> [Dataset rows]

---

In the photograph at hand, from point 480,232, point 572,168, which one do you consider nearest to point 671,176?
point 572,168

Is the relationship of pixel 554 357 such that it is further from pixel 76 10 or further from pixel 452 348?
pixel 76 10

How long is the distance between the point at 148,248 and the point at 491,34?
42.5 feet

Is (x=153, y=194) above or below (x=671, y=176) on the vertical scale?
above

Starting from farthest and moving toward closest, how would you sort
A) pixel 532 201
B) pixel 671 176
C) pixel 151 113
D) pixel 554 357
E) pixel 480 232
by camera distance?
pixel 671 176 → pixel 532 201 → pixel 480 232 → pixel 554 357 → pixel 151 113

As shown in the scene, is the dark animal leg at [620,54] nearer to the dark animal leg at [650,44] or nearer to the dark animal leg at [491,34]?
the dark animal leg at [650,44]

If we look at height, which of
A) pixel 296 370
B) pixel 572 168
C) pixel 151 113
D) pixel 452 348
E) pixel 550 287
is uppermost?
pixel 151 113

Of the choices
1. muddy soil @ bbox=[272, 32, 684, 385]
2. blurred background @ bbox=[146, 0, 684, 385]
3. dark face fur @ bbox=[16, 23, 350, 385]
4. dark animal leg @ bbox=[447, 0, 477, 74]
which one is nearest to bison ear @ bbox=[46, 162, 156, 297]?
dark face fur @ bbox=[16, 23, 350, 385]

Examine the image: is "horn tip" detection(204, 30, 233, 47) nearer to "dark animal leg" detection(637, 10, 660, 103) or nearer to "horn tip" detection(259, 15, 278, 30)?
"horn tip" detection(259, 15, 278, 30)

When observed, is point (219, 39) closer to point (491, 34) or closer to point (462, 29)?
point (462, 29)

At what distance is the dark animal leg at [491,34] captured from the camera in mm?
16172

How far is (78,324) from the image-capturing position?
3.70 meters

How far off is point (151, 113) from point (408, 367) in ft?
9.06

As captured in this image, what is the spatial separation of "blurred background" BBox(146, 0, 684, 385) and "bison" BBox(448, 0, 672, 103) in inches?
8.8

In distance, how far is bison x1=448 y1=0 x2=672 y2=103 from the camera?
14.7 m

---

Please copy the records from the line containing "As captured in" through the end of the records, switching every "bison" to "buffalo" and leaving everything else unchanged.

> [THE ANSWER]
As captured in this image, what is the spatial separation of "blurred background" BBox(146, 0, 684, 385) and "buffalo" BBox(448, 0, 672, 103) in inches?
8.8

In distance, how far is buffalo x1=448 y1=0 x2=672 y2=103 from the camera?
14.7 m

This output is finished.